◆ Exercise prompt ◆
The exercise calls for exact output of the lines between the one that contains "main - IC Audio Samsung Galaxy A17 3" and the end of the data, with both ends kept and pictures left out.

───── Recorded information

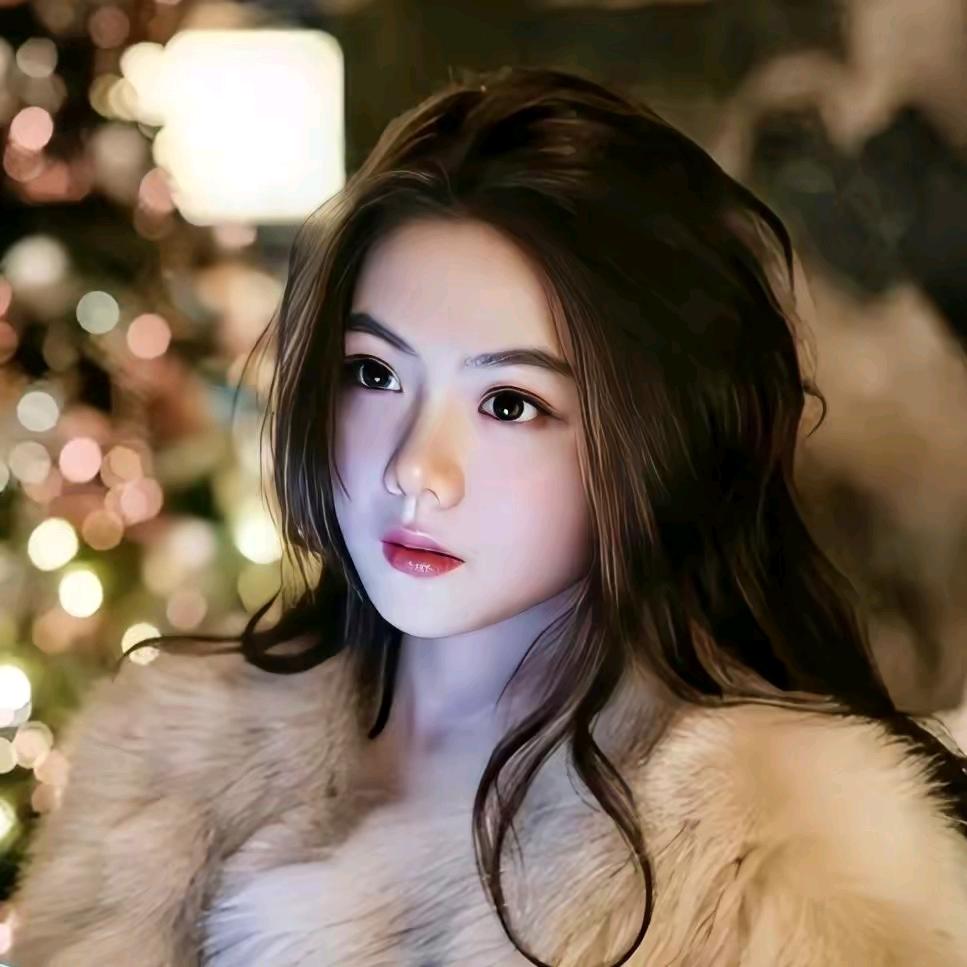 @꧂魑魅魍魉꧁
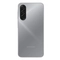 main - IC Audio Samsung Galaxy A17 3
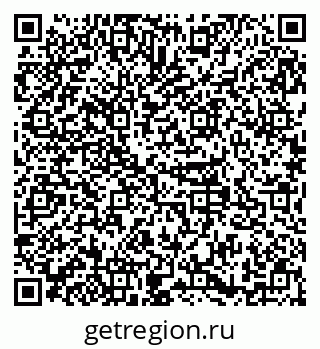 79379132246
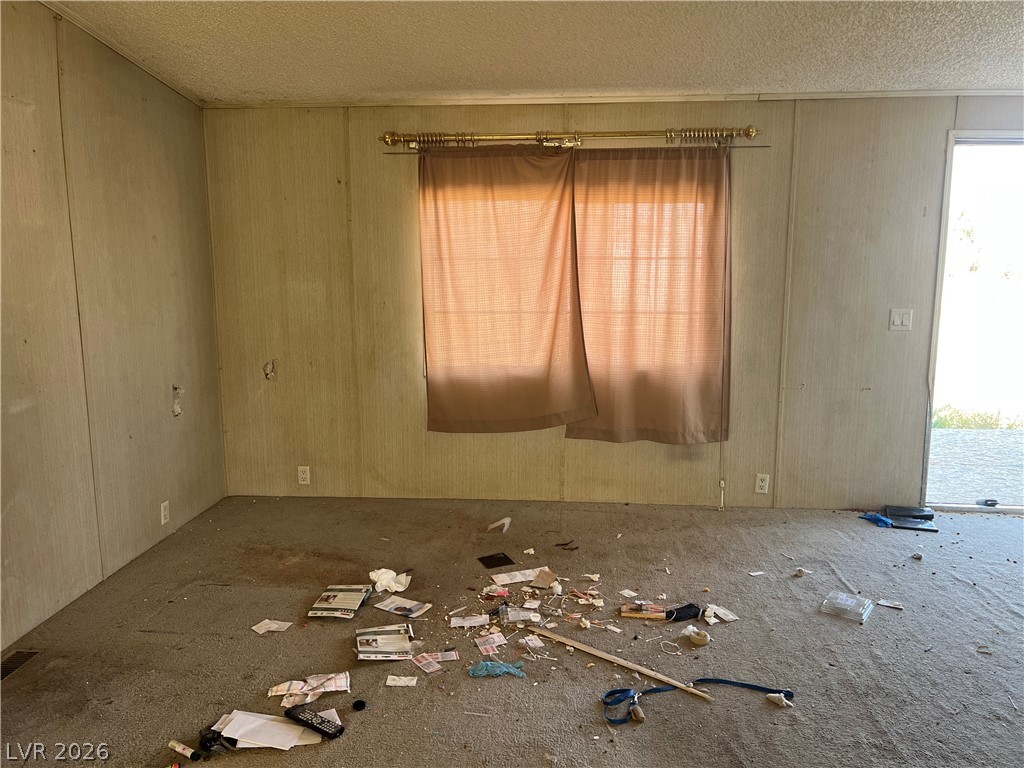 2831 Rita Drive Pahrump NV 89060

──────────

◆ Solution to the problem ◆
 main - IC Audio Samsung Galaxy A17 3
 79379132246
 2831 Rita Drive Pahrump NV 89060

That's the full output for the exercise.